Thursday, 25 July 2013

Would getting rid of grades make for happier students?

On Monday night, Dean Shareski (@shareski),  who everyone on Twitter should follow, tweeted the statement below.  I have thought a lot about his tweet, especially because I retweeted it immediately upon reading it, then I began to question it.

When I first read the tweet, my gut reaction was "Of course, being happy is incredibly important, more important than often meaningless letter grades."  But then I began to think about the ramifications of failing every class in high school (the context I'm familiar with).  If a student doesn't earn a high school diploma, opportunities in life become rather limited.  I can't help but think that the happiness experienced while failing school will be short lived.

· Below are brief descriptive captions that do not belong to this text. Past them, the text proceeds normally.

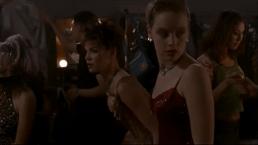 Dinah Lance-We've Gotta Do Something, Helena!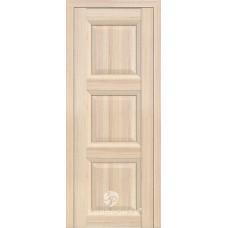 Дверь Casaporte Милан 09, капучино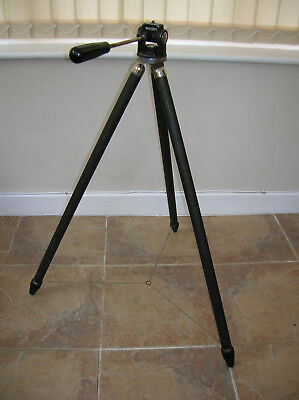 Vintage Bell & Howell Camera Tripod in Leather Case.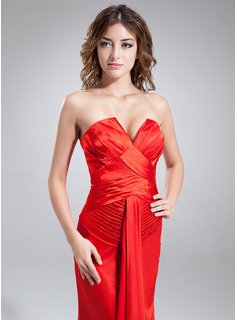 Trumpet/Mermaid V-neck Floor-Length Charmeuse Holiday Dress With Ruffle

Gord Holden's response to the tweet (above) helps put into context what I believe in my heart.  I agree with him that education is "learning how to achieve satisfaction in life".  But Shareski's response that "folks...focused on things they can easily measure" brings to light the struggle in education.  How on earth can you measure "achieving satisfaction in life"?  It is much easier to give the students a literacy test to determine if they are literate.

I think the problem--and why I might prefer students to fail and be happy, rather than be miserable from the stress of earning A's--is that we celebrate the students who get the A's, even if they really haven't learned anything.  Students who are failing might actually be learning more than the students who are getting A's.  I've only been a teacher for a short time, but I am finding it irritating that the criteria for winning the subject awards at my school is simply to have the highest grade.  Most students are focused on getting good grades and not on actual learning.  When we celebrate mostly students with top marks, we send the message that what we value most are A's, not learning and not happiness.

There is most certainly a shift towards fostering learning for learning's sake, but the stumbling block of determining grades is still predominantly present.  I wonder if we got rid of grades if we would have happier students who are learning more and who will see greater success.